We have a server that does image manipulation based on a query string and then renders the result. The result is also cached for 90 days. Because of the complexities, some manipulations can take 6-7 seconds.
A marketplace where we list some of our products has recently reduced their timeout when fetching images to a low value causing most of the items in any given feed to fail the first time due to (their error message) "Image Timeout". When we resubmit the feed there are no such problems since our image server now has the images cached.
Please do not suggest asking the marketplace to change their timeout. They are ridiculously inflexible and uncooperative. Also, please do not suggest getting a more powerful image server. It is actually a massive farm and is not in my team's control.
That leaves me with one option. I need to "prime the cache" before sending the feed to the marketplace. The problem is that a feed can contain up to 5000 items which have at least 2 images each. That means 10,000 images.
I am using a HEAD
call since we don't need the image returned to us. I have tried using WebRequest
and even Socket
in the .Net Framework, called inside an async Task
(using Task.Run()`) but the CLR will only spin up somewhere around 20 tasks at a time. Since, on average, each image takes about 4 seconds (some up to 6-7 seconds, some only 1 second), you take 10,000 / 20 = 500 * 4 seconds = 2000 seconds = 33 1/3 minutes, which is not an acceptable wait on our end before we send the feed.
Since we don't actually need the reply from our image server, I tried to use an async request to the image server and that gets through the foreach
in record time but, as I found out, using that async request I am not guaranteed that the call is even triggered by the time the code that spins up all the tasks finishes so that doesn't help.

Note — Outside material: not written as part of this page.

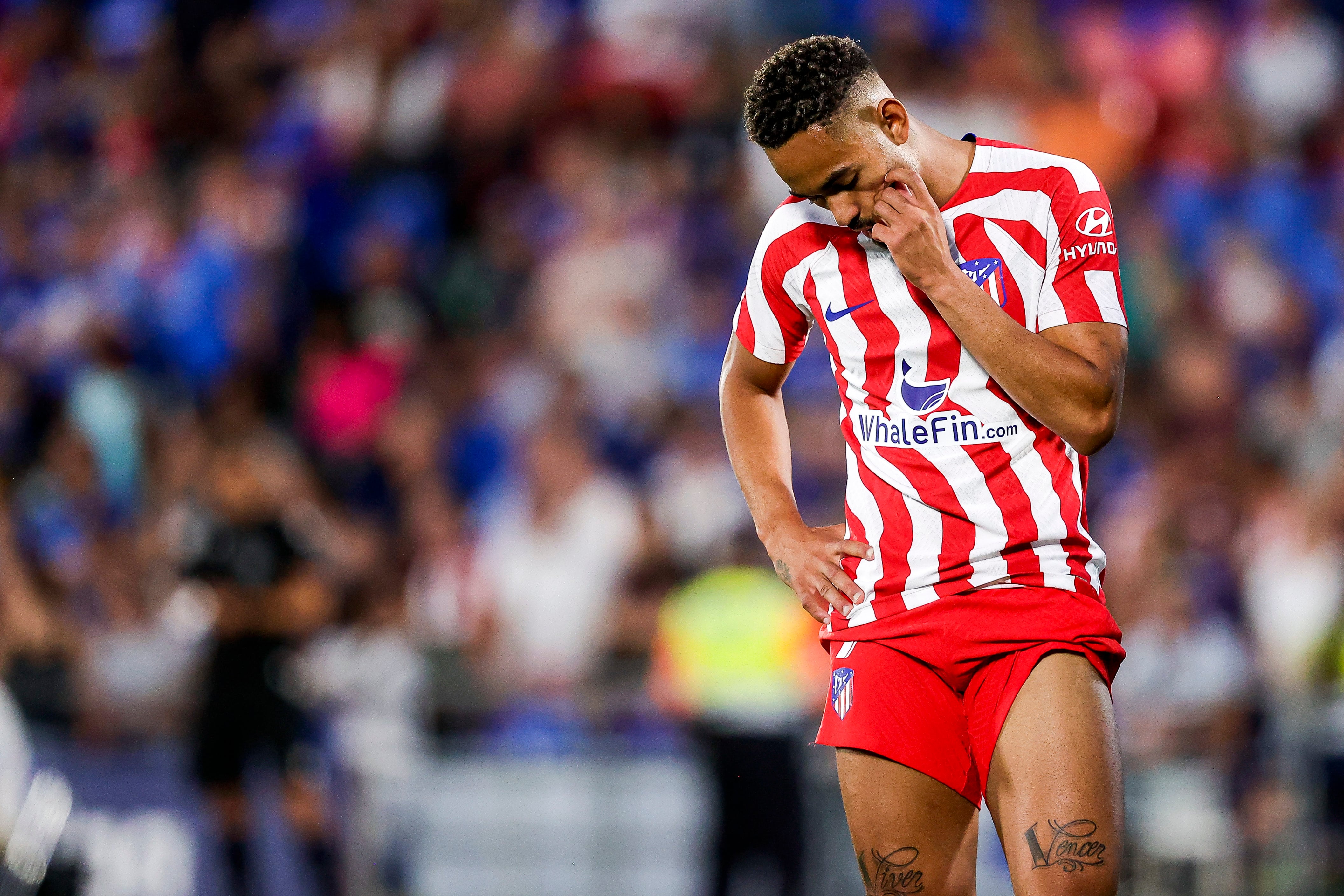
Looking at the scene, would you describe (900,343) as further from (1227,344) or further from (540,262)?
(540,262)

We use AWS so I have considered using Lambdas, but that would add extra complexity and expense, but the massive parallel ability there sounds like it would do the trick.
How can I fix this?
Test Server
public class HomeController : Controller {
private Random random;
public HomeController() {
random = new Random(DateTime.UtcNow.Millisecond);
}
public ActionResult Index(string url) {
var wait = random.Next(1, 70);
Thread.Sleep(wait * 100);
return Content(wait + " : " + url);
}
}
Test Client
class Program {
static void Main(string[] args) {
var tasks = new List<Task>();
for (var i = 0; i < 200; i++) {
Console.WriteLine(i.ToString());
var task = SendRequest("http://test.local.com/Home/Index?url=" + i);
tasks.Add(task);
}
Task.WaitAll(tasks.ToArray());
}
private static async Task SendRequest(string url) {
try {
var myWebRequest = WebRequest.Create(url);
myWebRequest.Method = "HEAD";
var foo = await myWebRequest.GetResponseAsync();
//var foo = myWebRequest.GetResponseAsync();
//var foo = myWebRequest.GetResponse();
foo.Dispose();
}
catch { }
}
}
I hate answering my own question but I want to share what I ended up doing in case anyone else runs into the same problem. Basically, I encapsulated the code that calls the image service into it's own tiny executable and then I use Process.Start()
to run the executable. I definitely expected to see an increase in performance but I was surprised by just how much of a boost I saw. The boost was approximately a factor of 20 and the CPU usage on the machine only went up to 20-40% depending on how many concurrent batches I ran and how big the batches were.
In the code below, please keep in mind that I have removed try{}...catch{}
blocks to keep the code compact.
Separate executable (name of project is ImageCachePrimer
)
class Program {
static void Main(string[] args) {
var tasks = new List<Task>(args.Length);
foreach (var url in args) {
tasks.Add(Task.Run(async () => await SendRequest(url)));
}
Task.WaitAll(tasks.ToArray());
}
private static async Task SendRequest(string url) {
var myWebRequest = WebRequest.Create(url);
myWebRequest.Method = "HEAD";
var foo = await myWebRequest.GetResponseAsync();
foo.Dispose();
}
}
Method to call the executable.
private static Process CreateProcess(IEnumerable<string> urls)
{
var args = urls.Aggregate("", (current, url) => current + url + " ");
var start = new ProcessStartInfo();
start.Arguments = args;
start.FileName = "ImageCachePrimer.exe";
start.WindowStyle = ProcessWindowStyle.Hidden;
start.CreateNoWindow = false;
start.UseShellExecute = true;
return Process.Start(start);
}
Method which calls the above method
private static void PrimeImageCache(IReadOnlyCollection<string> urls) {
var distinctUrls = urls.Distinct().ToList();
const int concurrentBatches = 20;
const int batchSize = 15;
var processes = new List<Process>(concurrentBatches);
foreach (var batch in distinctUrls.FormIntoBatches(batchSize)) {
processes.Add(CreateProcess(batch));
while (processes.Count >= concurrentBatches) {
Thread.Sleep(500);
for (var i = 0; i < processes.Count; i++) {
var process = processes[i];
if (process.HasExited) {
processes.Remove(process);
}
}
}
}
while (processes.Count > 0) {
Thread.Sleep(500);
for (var i = 0; i < processes.Count; i++) {
var process = processes[i];
if (process.HasExited) {
processes.Remove(process);
}
}
}
}
The separate executable and method that calls it are pretty straightforward. I would like to explain some nuances in the final method. First, I initially tried using foreach(var process in processes){process.WaitForExit();}
but that made it so that every process in the batch had to finish before I could launch a new one. It also caused the CPU to spike to 100% (I guess internally it does a near-empty loop to see if the process is finished). So, I "rolled my own" as seen in the first while
loop.
Second, I had to add the final while
loop to make sure that the processes that were still running after I queued up the final batch in the previous foreach()
had a chance to finish.
Hope this helps someone else.